01.03.2024 - 31.03.2025

This project focused on developing and evaluating AI-based approaches to support the diagnosis and risk prediction of diseases, using publicly available clinical data. Several methods, including large language models and BERT-based classifiers, were explored and showed promising results, particularly in handling incomplete or sequential patient data. Building on these findings, a follow-up project is currently being planned to apply the developed methodologies to the KABEG Klinikum dataset. Discussions with partners are ongoing to define the next steps and ensure the successful transfer of the research into practice.

Goals

The goal of the project was to assist healthcare practitioners by enhancing the accuracy of endometriosis diagnosis and providing evidence-based treatment recommendations. The initial phase of the project involved a series of intensive workshops with leading professors and experts in endometriosis from Austria, Germany, and Switzerland. The primary aim was to gain a deep understanding of the current decision-making processes ("as-is") and to identify opportunities for improvement and optimization. These discussions informed the development of a clinically grounded AI approach focused on reducing diagnostic delay, minimizing reliance on invasive procedures, and integrating multimodal data, including imaging, symptom records, and clinical notes, into a unified analytical framework. In the long term, the project aims to support the development of a robust clinical decision support system (CDSS) that delivers interpretable, real-time recommendations to clinicians, streamlining diagnosis and improving patient outcomes across diverse healthcare settings.

Approach

The initial phase of the project focused on replicating the diagnostic workflow as outlined by the MIMIC-CDM framework, adapted for the context of Endometriosis diagnosis. This framework utilizes large language models (LLMs) to simulate clinical reasoning from symptom onset through diagnosis and treatment planning. To supplement the generative LLM approach, a classification-based method was also developed. Following the AD-BERT methodology, a Bio_ClinicalBERT model was fine-tuned on structured clinical text from the MIMIC-CDM dataset. Only the final four hidden layers were updated during training to maintain generalizability while preventing overfitting. A lightweight classification head was trained using patient history and physical examination notes to predict disease presence.

Expected and Achieved Results

Ethics applications were submitted to and subsequently approved by both Johannes Kepler University (JKU) and the KABEG Klinikum, ensuring compliance with ethical standards and data governance regulations. Although preparations for the clinical data transfer, such as legal agreements, technical infrastructure, and data handling protocols, were initiated promptly after approval, the process encountered unforeseen administrative and logistical delays.

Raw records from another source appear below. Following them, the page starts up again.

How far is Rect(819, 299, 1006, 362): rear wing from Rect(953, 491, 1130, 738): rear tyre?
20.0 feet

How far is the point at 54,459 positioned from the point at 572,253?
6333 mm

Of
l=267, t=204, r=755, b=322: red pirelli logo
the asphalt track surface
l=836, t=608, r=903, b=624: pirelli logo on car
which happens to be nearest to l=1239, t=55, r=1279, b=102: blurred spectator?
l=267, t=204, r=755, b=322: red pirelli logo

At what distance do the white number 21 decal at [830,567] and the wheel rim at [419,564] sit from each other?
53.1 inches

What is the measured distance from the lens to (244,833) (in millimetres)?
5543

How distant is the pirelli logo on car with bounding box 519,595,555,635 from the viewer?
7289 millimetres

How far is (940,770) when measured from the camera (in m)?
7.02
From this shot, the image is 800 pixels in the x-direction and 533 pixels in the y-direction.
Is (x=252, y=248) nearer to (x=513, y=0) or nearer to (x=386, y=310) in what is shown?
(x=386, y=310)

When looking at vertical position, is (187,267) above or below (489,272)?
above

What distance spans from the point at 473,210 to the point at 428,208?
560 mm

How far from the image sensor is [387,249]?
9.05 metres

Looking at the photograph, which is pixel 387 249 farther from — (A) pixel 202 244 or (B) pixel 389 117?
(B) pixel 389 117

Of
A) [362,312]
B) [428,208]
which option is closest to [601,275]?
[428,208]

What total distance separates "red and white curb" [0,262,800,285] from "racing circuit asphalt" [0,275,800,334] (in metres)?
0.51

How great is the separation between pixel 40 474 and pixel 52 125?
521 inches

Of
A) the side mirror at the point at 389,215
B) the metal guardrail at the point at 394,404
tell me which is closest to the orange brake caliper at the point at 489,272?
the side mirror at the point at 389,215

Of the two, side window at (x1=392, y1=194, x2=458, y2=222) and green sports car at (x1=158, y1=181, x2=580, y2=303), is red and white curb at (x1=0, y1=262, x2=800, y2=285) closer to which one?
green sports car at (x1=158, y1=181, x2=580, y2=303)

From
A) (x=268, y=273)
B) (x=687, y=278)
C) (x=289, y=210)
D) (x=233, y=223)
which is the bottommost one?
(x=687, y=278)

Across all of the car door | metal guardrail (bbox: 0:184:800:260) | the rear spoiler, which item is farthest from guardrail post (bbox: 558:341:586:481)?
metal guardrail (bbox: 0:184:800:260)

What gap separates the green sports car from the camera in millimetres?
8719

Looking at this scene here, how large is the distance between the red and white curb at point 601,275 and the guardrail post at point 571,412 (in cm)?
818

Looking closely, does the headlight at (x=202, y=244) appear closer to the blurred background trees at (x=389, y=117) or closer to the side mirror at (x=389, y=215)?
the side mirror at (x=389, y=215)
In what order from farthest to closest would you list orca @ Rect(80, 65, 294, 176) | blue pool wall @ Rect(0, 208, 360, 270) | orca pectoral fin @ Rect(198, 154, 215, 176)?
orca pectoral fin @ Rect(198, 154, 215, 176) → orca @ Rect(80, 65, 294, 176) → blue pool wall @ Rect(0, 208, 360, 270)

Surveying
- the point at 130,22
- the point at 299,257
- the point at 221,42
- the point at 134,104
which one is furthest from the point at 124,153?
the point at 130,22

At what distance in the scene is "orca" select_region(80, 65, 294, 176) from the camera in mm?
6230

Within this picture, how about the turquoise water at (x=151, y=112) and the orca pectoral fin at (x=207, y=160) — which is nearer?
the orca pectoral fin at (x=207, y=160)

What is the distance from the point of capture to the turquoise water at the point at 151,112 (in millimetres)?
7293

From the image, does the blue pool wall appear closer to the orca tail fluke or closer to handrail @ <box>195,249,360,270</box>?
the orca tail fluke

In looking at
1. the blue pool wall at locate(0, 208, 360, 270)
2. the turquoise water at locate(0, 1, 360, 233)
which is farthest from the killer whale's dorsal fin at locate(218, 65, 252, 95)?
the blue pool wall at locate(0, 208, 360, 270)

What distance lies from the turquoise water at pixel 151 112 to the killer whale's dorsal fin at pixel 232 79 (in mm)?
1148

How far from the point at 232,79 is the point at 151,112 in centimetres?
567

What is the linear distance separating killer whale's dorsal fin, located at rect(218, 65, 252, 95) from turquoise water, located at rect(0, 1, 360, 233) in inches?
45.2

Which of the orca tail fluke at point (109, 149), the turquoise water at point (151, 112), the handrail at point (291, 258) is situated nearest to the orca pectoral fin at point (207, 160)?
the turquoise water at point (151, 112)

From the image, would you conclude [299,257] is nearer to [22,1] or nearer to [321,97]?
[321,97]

To maintain the project timeline and ensure continuous methodological development, the decision was made to use publicly available datasets as an interim solution while awaiting full access to the clinical data. The MIMIC-IV Extended dataset in Common Data Model (CDM) format, available via the PhysioNet platform, was selected for this purpose. This dataset includes de-identified health records of over 60,000 ICU patients and captures a wide range of clinical information such as diagnoses, procedures, medication prescriptions, lab measurements, radiology reports, and clinical outcomes. Its high-quality structure and compatibility with CDM standards made it particularly wellsuited for rapid prototyping, model training, and benchmark testing. Utilizing MIMIC-IV-CDM allowed the project team to replicate realistic diagnostic workflows and evaluate the performance of both generative and discriminative AI models under conditions similar to those expected with the KABEG dataset. The flexibility of the dataset also enabled simulation of incremental data availability, a key aspect of the planned decision support system.